Nilai tukar (kurs) rupiah pada penutupan perdagangan Selasa sore menguat 60 poin atau 0,33 persen menjadi Rp17.888 per dolar AS dari sebelumnya Rp17.948 per dolar AS.
Analis Doo Financial Futures Lukman Leong mengatakan penguatan rupiah dipengaruhi meredanya kekhawatiran investor terhadap kondisi fiskal Indonesia.

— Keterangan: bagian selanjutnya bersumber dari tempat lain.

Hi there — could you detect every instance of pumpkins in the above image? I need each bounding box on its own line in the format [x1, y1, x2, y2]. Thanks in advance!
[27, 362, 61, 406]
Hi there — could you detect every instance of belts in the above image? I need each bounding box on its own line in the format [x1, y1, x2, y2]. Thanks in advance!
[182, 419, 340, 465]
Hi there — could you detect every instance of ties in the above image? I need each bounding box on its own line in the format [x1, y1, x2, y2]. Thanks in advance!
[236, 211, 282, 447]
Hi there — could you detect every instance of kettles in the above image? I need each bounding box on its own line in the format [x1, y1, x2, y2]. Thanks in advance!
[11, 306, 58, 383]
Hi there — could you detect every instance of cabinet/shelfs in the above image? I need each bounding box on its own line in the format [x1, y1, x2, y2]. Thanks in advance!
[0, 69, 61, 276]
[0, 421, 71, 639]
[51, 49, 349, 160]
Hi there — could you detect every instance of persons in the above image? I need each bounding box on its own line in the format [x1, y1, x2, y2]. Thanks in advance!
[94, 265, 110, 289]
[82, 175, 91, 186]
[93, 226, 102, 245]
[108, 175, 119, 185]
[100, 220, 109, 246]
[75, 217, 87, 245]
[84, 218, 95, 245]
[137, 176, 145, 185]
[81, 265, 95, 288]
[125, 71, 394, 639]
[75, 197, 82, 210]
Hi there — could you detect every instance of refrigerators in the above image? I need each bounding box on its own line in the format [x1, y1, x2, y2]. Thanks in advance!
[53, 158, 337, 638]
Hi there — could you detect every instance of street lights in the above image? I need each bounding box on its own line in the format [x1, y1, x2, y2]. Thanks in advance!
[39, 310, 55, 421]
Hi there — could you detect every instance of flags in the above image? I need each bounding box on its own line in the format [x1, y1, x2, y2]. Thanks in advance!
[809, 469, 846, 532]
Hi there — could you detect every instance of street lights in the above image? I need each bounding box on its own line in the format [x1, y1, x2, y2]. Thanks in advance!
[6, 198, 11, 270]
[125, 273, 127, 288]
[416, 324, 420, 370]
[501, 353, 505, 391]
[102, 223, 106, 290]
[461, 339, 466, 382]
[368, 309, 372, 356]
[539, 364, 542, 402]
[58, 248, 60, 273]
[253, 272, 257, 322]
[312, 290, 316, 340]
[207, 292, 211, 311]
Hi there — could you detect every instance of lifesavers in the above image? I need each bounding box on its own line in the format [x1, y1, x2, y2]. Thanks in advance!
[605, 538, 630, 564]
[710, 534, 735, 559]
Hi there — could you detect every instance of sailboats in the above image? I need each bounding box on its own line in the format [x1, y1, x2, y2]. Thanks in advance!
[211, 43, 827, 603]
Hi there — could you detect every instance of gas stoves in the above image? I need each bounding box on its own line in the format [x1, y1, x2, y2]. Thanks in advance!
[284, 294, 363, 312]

“Rupiah ditutup menguat cukup besar terhadap dolar AS di tengah meredanya kekhawatiran investor terhadap kondisi fiskal Indonesia setelah pemerintah melaporkan defisit APBN (Anggaran Pendapatan Belanja Negara) sebesar 0,76 persen dari PDB (Produk Domestik Bruto) hingga Juni serta mempertahankan proyeksi defisit APBN 2026 di bawah batas 3 persen dari PDB,” ungkapnya kepada ANTARA di Jakarta, Selasa.
Tercatat, pendapatan negara terhimpun sebesar Rp1.459,4 triliun atau 46,3 persen dari target Anggaran Pendapatan dan Belanja Negara (APBN) 2026 sebesar Rp3.153,6 triliun.
Kinerja pendapatan negara ditopang oleh peningkatan aktivitas ekonomi, pengawasan dan tata kelola pajak dan bea cukai, serta peningkatan layanan kementerian/lembaga (K/L) dan badan layanan umum (BLU).
Penerimaan perpajakan tercatat sebesar Rp1.187,8 triliun atau 44,1 persen dari target Rp2.693,7 triliun. Rinciannya, penerimaan pajak terkumpul sebesar Rp1.035,7 triliun (43,9 persen dari target Rp2.357,7 triliun) serta kepabeanan dan cukai Rp152 triliun (45,2 persen dari target Rp336 triliun).
Sementara penerimaan negara bukan pajak (PNBP) tercatat sebesar Rp271 triliun atau 59 persen dari target Rp459,2 triliun.